*** Information given
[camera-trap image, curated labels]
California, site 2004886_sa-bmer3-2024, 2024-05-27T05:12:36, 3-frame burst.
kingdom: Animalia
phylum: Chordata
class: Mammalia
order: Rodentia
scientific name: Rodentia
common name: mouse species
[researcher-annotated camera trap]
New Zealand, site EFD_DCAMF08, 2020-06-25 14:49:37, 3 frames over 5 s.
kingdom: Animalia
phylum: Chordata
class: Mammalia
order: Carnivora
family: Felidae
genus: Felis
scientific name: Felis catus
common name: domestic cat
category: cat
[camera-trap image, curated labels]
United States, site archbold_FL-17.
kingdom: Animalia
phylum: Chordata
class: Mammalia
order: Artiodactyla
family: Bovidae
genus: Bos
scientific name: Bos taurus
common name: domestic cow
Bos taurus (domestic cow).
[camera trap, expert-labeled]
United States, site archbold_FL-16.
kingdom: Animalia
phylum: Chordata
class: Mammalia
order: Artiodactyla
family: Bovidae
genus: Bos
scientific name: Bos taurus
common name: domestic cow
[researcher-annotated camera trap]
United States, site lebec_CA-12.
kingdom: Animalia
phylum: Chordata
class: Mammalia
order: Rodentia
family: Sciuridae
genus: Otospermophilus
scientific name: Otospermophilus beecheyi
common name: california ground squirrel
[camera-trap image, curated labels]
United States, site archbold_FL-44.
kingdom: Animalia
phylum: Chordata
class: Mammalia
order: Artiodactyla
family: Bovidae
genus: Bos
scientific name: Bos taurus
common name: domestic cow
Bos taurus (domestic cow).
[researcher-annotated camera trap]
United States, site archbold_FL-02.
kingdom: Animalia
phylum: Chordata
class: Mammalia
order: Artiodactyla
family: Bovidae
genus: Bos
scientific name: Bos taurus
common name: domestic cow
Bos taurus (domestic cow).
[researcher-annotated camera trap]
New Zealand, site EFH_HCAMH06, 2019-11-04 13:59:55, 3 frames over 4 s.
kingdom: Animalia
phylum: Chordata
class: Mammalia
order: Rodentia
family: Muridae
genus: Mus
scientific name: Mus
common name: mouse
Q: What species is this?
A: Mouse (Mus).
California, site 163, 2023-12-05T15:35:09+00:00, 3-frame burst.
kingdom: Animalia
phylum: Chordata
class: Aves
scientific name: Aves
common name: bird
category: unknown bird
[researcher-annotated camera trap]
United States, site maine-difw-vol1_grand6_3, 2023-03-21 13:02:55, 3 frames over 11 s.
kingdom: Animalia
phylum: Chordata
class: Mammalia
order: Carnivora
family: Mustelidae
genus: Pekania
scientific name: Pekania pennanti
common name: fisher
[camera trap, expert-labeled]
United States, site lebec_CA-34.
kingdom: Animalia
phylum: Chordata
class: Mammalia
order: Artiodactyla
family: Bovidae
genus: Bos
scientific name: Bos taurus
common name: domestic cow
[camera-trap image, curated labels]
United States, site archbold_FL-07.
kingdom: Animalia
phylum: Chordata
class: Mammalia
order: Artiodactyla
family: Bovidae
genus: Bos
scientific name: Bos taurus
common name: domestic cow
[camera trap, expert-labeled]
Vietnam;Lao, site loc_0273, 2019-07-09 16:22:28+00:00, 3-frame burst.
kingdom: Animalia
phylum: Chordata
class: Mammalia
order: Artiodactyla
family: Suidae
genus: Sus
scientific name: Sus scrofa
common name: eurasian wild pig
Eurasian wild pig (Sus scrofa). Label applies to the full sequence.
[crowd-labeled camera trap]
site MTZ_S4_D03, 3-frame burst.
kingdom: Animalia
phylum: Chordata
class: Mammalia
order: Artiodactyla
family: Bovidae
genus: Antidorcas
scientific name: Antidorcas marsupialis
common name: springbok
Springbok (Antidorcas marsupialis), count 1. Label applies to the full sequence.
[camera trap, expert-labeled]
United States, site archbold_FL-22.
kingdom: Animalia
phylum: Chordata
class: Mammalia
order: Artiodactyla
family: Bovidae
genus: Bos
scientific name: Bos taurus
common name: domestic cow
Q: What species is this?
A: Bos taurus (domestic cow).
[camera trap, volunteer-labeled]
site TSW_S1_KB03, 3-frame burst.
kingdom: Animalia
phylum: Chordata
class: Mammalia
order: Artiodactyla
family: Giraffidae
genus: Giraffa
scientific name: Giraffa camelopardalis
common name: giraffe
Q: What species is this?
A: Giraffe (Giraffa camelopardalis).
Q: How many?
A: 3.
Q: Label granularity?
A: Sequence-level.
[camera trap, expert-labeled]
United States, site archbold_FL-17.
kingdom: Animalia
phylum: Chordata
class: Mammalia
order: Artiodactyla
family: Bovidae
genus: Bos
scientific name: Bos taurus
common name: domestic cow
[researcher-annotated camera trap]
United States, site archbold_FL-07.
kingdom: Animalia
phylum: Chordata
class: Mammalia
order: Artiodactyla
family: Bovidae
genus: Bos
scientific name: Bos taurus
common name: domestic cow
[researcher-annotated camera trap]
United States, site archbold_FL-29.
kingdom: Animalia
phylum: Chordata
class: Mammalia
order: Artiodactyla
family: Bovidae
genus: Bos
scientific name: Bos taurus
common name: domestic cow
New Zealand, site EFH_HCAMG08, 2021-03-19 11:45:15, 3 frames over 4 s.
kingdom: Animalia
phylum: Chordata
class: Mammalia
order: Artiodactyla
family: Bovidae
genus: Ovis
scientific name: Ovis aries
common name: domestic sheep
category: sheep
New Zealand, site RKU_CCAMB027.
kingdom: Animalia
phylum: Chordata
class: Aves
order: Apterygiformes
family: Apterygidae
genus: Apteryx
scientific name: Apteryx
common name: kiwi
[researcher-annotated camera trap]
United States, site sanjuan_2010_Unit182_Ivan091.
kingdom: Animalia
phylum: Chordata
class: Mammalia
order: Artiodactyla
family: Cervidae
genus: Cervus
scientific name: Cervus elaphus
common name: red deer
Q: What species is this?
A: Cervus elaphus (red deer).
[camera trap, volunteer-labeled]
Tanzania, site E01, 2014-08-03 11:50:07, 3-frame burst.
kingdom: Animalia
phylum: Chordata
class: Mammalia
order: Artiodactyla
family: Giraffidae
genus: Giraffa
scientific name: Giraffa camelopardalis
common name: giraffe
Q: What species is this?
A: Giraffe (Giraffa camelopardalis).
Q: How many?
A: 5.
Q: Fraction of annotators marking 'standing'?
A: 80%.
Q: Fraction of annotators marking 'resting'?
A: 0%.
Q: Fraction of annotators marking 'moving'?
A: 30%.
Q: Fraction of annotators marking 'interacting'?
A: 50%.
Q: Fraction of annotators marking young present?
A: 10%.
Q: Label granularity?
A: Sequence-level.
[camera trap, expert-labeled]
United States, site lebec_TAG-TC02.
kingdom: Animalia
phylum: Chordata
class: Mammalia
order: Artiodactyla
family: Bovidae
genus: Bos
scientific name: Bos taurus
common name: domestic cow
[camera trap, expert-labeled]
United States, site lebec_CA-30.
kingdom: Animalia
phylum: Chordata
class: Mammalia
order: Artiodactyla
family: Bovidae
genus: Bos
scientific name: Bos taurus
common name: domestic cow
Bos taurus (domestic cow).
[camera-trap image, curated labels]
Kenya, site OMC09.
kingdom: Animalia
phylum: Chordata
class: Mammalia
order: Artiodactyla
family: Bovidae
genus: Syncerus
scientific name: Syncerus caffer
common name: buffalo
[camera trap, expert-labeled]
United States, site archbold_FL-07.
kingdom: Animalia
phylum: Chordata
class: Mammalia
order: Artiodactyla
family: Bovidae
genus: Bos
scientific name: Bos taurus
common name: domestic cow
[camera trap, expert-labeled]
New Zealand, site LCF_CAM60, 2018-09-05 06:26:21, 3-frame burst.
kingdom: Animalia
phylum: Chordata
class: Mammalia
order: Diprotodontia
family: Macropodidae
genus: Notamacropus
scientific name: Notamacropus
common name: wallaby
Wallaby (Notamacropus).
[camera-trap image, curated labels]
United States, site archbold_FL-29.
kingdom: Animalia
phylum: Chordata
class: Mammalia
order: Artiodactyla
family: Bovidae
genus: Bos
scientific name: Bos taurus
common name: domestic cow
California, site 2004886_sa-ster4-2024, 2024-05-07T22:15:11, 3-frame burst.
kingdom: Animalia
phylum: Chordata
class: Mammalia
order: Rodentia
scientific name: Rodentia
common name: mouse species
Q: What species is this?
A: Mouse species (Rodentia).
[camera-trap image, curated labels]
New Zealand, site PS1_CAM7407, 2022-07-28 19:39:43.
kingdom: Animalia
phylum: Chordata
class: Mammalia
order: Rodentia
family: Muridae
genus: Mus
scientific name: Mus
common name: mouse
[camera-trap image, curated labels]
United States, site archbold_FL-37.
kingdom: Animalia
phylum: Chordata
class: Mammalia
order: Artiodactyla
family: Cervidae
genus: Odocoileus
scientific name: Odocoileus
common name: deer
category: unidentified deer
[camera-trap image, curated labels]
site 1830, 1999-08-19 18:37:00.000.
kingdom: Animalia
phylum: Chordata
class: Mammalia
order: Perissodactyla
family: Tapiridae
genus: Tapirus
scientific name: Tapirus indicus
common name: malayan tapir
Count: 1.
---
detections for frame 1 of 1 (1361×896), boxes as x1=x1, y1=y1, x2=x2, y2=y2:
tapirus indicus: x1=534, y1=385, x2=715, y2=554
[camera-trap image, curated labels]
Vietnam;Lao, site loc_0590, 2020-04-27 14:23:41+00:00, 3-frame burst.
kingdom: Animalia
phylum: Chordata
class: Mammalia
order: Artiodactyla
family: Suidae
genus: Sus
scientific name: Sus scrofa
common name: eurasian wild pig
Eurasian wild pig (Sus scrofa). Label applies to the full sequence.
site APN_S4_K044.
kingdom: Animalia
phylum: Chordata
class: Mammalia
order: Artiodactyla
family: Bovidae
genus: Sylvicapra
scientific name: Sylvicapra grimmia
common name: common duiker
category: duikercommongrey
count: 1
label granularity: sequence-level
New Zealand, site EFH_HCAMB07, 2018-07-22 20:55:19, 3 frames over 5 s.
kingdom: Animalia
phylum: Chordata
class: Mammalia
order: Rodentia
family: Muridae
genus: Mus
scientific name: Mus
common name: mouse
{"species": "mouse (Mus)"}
******
Work task - Give the number of lines in the records where the word "Fraction" shows up. Nothing else belongs in the reply.

Task output - 5